A watercolor illustration from Obi Kaufmann’s “The Forests of California.” Obi Kaufmann

California’s 5 most wondrous forests, according to field atlas” author Obi Kaufmann”

The Oakland painter and poet Obi Kaufmann calls to mind a tatted-up, modern day John Muir, only with half of the beard and serious watercolor skills. Like the 19-century Scotsman, Kaufmann has become recognized for his explorations of California’s natural world in so-called “field atlases” that blend graceful prose with paintings of maps and wildlife.

His first book, “The California Field Atlas,” published in 2017, surprised even Kaufmann with its commercial success, winning book awards and selling so many printings that publisher Heyday Books commissioned four more field atlases. One about water came out last year.

After the publication of his latest volume, “The Forests of California,” in September, the California Sun posed an unreasonable challenge to Kaufmann. In a state covered by 33 million acres of forestland, give us your top five destinations. Below, in his own words, are his choices.

An illustration from “The Forests of California.”

Obi Kaufmann

5. The coastal redwood forest — from just south of Big Sur, north to just across the border of Oregon, the kingdom of Sequoia sempervirens, the tallest tree species in the world extends in a mosaic of old-growth and second-growth forest, providing habitat for a precious array of endemic biodiversity that can only exist among these big trees. Only 5% of the old-growth forest still exists, and it is in these ancient spaces that the most endangered species live. These trees still survive. It is very hard to kill a redwood, but once you chop it down, its regrown form finds itself in a broken system that has largely forgotten its old-growth functionality. The only way to really kill a redwood is to heat up the atmosphere and remove the now endangered phenomenon of coastal fog that supplies the nutrient moisture this majestic forest needs.

4. The Los Padres National Forest — extending from Monterey to Santa Barbara, the two sections of the national forest (divided near San Luis Obispo) harbor a portfolio of arboreal diversity that rivals anywhere on the globe for sheer beauty and variety. In the wilder backcountry, California’s largest predators stalk prey across verdant wildflower fields, through lilac chaparral, in watersheds that once supported large runs of trout and salmon; which if we are wise enough to make way for, could once again.

3. The sky-island forests of the Mojave and Sonoran deserts — pockets of relict habitat from a time when California was a colder and wetter place, the mountain top forests of the desert seem to be out of place and time. Hike from sand to snow, Palm Springs to the top of San Jacinto and marvel at how old pine trees make their home in this place of extraordinary, physiographic diversity. These delicate places are shrinking, running upslope — it has been measured that the San Bernardino Forests has retreated by two hundred feet in the last fifty years — an incredibly fast pace for an ancient ecosystem.
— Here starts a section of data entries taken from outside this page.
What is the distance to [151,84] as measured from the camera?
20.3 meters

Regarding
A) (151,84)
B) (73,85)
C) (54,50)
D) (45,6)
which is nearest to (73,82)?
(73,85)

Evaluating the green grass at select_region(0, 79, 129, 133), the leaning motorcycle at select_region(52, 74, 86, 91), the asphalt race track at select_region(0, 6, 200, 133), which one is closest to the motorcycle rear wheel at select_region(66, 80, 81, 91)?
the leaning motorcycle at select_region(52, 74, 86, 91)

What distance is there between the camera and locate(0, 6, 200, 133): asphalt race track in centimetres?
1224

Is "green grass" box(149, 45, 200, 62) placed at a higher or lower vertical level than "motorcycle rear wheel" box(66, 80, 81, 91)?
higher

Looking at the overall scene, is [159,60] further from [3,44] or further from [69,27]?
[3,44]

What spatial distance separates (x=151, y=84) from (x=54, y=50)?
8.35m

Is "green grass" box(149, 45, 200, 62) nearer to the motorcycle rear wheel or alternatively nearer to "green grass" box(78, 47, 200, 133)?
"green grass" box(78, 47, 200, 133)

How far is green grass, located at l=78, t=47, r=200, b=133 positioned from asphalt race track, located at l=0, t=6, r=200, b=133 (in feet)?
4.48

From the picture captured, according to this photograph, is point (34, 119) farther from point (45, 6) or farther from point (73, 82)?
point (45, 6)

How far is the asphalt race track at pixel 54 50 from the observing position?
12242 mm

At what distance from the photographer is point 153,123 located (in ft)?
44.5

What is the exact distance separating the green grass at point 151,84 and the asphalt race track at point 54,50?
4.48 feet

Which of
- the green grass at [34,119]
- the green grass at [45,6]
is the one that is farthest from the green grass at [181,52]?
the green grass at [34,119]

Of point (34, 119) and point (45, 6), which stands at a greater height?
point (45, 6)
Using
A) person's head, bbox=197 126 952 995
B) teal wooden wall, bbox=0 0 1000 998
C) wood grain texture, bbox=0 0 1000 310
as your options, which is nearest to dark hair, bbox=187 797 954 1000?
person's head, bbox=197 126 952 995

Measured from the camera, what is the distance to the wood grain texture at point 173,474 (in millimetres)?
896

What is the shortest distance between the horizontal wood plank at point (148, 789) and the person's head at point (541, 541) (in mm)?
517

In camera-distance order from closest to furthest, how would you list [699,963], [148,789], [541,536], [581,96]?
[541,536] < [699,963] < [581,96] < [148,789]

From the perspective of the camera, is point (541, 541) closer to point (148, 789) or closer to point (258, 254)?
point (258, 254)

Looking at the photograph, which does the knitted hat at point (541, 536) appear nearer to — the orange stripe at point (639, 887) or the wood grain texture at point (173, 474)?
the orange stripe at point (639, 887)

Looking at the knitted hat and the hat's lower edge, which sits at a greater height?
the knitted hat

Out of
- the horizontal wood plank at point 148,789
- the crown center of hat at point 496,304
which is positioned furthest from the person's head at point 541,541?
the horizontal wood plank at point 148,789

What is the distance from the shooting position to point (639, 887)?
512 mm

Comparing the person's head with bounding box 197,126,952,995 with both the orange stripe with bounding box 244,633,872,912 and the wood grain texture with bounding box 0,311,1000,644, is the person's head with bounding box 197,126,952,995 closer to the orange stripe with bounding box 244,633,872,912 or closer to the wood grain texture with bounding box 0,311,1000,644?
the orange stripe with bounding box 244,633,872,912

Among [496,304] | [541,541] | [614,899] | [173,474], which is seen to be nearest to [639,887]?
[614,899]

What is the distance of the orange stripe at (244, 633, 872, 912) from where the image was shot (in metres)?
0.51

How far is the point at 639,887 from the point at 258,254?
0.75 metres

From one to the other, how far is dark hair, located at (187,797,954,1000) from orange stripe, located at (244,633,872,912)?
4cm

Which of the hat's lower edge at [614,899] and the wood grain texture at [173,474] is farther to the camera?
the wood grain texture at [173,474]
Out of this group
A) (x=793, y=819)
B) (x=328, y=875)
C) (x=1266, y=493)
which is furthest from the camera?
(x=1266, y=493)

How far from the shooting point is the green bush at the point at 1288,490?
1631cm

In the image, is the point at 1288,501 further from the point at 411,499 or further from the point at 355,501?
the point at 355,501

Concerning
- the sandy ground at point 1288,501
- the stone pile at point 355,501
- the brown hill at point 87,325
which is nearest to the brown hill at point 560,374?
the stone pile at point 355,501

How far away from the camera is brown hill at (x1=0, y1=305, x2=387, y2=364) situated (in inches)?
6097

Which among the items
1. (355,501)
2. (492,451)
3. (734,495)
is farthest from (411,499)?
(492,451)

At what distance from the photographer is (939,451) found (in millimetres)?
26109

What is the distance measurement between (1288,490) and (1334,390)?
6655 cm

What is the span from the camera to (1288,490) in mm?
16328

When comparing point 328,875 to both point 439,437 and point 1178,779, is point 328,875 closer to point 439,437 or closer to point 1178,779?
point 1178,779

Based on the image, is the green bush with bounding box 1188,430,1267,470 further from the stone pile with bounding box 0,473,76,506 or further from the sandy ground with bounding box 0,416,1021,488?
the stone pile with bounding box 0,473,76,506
2. The montane forests of the Sierra Nevada — from the Plumas National Forest south 400 miles to the Sequoia National Forest, across the west slope of the longest, continuous mountain range in the lower 48, the forests of the Sierra Nevada are at least as intrinsically valuable as they are wealthy in the natural resources they provide. On the long list of their invaluable holdings, these forests shelter the largest trees on the planet and work as a water tower, making human civilization possible in this otherwise arid state.

1. The California floristic province — the whole enchilada! The botanical region west of the Sierra Nevada, reaches from the Siskiyou Mountains of Southern Oregon, down to the tip of the Baja Peninsula. Isolated from the rest of the continent by the Sierra, the tallest mountain range in the lower 48, the process of natural selection has invented here, a stunning, world-class assemblage of biodiversity. The measure of a forest’s health is rooted in the quality of its connectivity and its diversity. Understanding the measure of this necessity is the key to not only defending the integrity of forest health but is intimately tied to the quality of our continued residency in this beautiful place we call home.